I spent all day Saturday editing video. Man, I need a faster computer if I’m going to get serious about DSLR video. These 1920 x 1080 video files are huge! My poor old laptop takes 4 hours to render a 8 minute video. Thats rendering it out to 1280 x 720.
All the numbers in video are confusing. 1080p, 720p, megabits per second, progressive vs interlaced. I have very little idea what it all means.
We skied Stevens today (Sue, me, Lisa and Tim). The snow was just barely ok. I climbed at Vantage last weekend with Ritchie, Laurel and Daphne. For the two weekends before that I climbed at Index one day.
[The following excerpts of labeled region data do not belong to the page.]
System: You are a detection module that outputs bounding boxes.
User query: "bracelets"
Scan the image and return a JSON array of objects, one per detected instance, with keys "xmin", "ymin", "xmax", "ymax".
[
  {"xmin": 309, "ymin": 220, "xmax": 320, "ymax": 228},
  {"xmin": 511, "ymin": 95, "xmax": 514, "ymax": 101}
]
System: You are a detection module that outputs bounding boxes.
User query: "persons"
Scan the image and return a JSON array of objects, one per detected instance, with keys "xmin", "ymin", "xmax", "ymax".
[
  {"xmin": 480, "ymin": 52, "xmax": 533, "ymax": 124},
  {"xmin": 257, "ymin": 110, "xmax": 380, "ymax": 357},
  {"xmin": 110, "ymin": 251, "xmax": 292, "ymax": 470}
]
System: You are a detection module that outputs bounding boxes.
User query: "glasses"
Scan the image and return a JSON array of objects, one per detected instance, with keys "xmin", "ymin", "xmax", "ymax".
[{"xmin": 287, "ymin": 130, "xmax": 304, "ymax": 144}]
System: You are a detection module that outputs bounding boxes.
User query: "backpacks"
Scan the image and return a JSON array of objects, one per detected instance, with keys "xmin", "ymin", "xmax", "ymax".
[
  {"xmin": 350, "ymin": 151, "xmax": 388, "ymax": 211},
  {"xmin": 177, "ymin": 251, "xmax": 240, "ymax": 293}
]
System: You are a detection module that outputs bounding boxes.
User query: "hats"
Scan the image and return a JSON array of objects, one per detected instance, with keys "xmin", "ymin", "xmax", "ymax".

I’ve been struggling with a chronic sprain in my bicep. But my ankle is a lot better…almost normal.
At work I’ve been creating a 3 week lesson on animated banner ads in Flash. It’s something I’ve wanted to teach for years, and I just figured out how to do it recently. No one teaches this stuff, or, not targeted and tight like I want it taught. So I recorded it in Camtashia, as 3 one hour lessons. It took me 2 weeks of research and testing to figure it all out, before I could create the lesson.